Testing Ex Machina

Quality Assurance Strategies for AI

Ex Machina premiered a decade ago, a sci-fi thriller depicting life-like AI robots blurring the line between machines and humans. And yet here we are, staring at this new breed of technology called language models which seem to blur the line between machines and humans. While we don’t believe any of the fantasy projections about Ava ruling the world, we do subscribe to the practical requirement of testing AI apps before releasing them to production. And therein is the challenge.

As we noted in our most recent post, language models defy traditional testing techniques since, unlike traditional software, they are probabilistic, built off vast datasets and excel at fiction writing when you’re not watching. We’ve been through many rounds of testing, including ecommerce apps governed by GPT-4 only to find it will make up a product price even if the price was available on the database. For most companies, the language models are being deployed for highly productive use internally, until better methods are developed to govern the models for customer touch points.

But what are the broad testing strategies for AI Apps built on language models? For one thing, the strategy must include real-time instrumentation of the model. We see consistent responses to a fixed prompt in most instances, but not always, and that is the issue. In addition, since the scope, tone, style, relevance, and richness of model responses can vary even with the same context window, it is essential that real-time instrumentation of models be used to monitor outcomes, and intercept as needed. In addition to the continuous testing requirement, we have identified a few other testing strategies and objectives that we believe are important, if not essential:

1. Accuracy of Responses

Content Verification: Test whether the responses are factually accurate and relevant to the prompts. This can be done by matching responses against trusted data sources or established facts.
Context Appropriateness: Ensure that responses are contextually appropriate and adhere to the intended usage of the application.

2. Language and Tone

Sentiment Analysis: Monitor the tone of the responses to ensure they match the desired positivity or neutrality, especially in customer service or sensitive contexts.
Language Style and Formality: Depending on the application's audience, check whether the language style and formality match the expected standards.

3. Safety and Compliance

Filtering Harmful Language: Use text classification models to detect and alert any use of harmful, offensive, or inappropriate language.
Compliance Checks: Ensure responses comply with regulatory standards such as GDPR, HIPAA, or COPPA where applicable, particularly in handling personal or sensitive information.
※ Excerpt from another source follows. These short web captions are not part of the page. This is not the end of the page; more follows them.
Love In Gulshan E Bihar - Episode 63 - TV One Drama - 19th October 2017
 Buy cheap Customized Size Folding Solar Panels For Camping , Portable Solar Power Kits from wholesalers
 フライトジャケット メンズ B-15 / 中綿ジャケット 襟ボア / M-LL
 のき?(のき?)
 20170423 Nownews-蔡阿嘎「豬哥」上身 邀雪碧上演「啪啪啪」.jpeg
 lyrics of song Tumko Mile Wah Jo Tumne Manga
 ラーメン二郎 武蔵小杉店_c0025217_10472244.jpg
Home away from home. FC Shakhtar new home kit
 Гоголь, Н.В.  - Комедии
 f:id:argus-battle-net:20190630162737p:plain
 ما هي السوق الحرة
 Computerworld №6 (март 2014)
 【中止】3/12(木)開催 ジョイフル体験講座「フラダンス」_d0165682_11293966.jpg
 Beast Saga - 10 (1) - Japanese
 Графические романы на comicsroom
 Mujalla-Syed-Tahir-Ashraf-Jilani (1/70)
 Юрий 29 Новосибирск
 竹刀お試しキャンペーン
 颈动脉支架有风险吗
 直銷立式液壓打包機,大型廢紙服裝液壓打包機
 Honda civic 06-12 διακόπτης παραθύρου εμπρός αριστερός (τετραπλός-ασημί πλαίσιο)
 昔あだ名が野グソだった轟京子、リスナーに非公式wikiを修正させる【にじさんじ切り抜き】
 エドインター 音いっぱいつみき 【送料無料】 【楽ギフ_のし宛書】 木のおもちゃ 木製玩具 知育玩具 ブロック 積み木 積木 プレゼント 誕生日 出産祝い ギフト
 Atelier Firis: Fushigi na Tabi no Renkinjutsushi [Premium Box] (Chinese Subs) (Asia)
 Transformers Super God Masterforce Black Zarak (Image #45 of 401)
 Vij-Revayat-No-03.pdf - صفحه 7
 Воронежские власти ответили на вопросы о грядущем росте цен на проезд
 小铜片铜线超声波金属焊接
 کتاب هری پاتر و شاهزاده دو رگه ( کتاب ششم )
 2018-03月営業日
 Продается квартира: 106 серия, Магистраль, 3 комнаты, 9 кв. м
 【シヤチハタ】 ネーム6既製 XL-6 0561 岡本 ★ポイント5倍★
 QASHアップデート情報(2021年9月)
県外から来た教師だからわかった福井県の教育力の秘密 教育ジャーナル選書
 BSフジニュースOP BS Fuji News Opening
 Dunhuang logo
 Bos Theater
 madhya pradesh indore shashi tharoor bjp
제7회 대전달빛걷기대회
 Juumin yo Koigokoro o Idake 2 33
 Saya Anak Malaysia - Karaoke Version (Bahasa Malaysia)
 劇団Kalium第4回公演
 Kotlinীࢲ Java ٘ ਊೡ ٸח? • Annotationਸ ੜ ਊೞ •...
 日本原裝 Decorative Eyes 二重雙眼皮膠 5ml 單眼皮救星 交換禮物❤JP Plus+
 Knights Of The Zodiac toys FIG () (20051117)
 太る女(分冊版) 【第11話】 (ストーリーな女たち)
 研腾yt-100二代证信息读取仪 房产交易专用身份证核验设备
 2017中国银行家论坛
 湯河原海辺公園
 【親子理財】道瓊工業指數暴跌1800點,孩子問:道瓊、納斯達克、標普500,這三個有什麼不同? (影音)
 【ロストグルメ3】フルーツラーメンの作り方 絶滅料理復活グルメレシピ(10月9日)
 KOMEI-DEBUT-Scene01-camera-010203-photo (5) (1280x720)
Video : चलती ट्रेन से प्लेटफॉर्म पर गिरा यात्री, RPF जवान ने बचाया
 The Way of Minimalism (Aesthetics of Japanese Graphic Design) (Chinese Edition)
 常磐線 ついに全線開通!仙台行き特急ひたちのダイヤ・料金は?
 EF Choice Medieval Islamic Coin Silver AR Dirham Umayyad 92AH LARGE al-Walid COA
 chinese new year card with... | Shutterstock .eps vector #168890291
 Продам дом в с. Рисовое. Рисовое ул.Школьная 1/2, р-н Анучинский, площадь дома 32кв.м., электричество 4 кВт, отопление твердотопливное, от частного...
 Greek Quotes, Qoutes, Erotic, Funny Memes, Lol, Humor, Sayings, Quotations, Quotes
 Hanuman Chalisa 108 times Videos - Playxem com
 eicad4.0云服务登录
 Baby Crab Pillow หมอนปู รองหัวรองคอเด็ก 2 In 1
4. Consistency and Reliability

Response Consistency: Test for consistency in responses to similar or repeated queries to ensure the model's reliability.
Error Rate Monitoring: Track and analyze the frequency and types of errors that occur, whether they are user input errors or model output errors.

5. Performance Metrics

Latency and Response Time: Monitor the time it takes for the LLM to respond to requests, as performance can impact user experience.
System Performance: Keep an eye on the system’s health, including CPU and memory usage, to ensure the infrastructure supporting the LLM is stable.

6. Bias and Fairness

Bias Detection: Regularly sample and analyze responses for any signs of bias—whether gender, racial, cultural, or otherwise—to ensure fairness and inclusivity.
Mitigation Strategies: Implement strategies to mitigate detected biases, possibly adjusting the model's training or prompt engineering.

7. User Feedback Integration

Feedback Loops: Incorporate user feedback mechanisms to gather insights on the quality and appropriateness of responses, which can then be used to improve the AI App with prompt and context adjustments.

We're at the beginning of a remarkable period of change, where AI will infuse and inform our products and services, helping to drive nonlinear market performance. But a key element of leveraging AI for the market is effective quality assurance, something that even Ava would understand.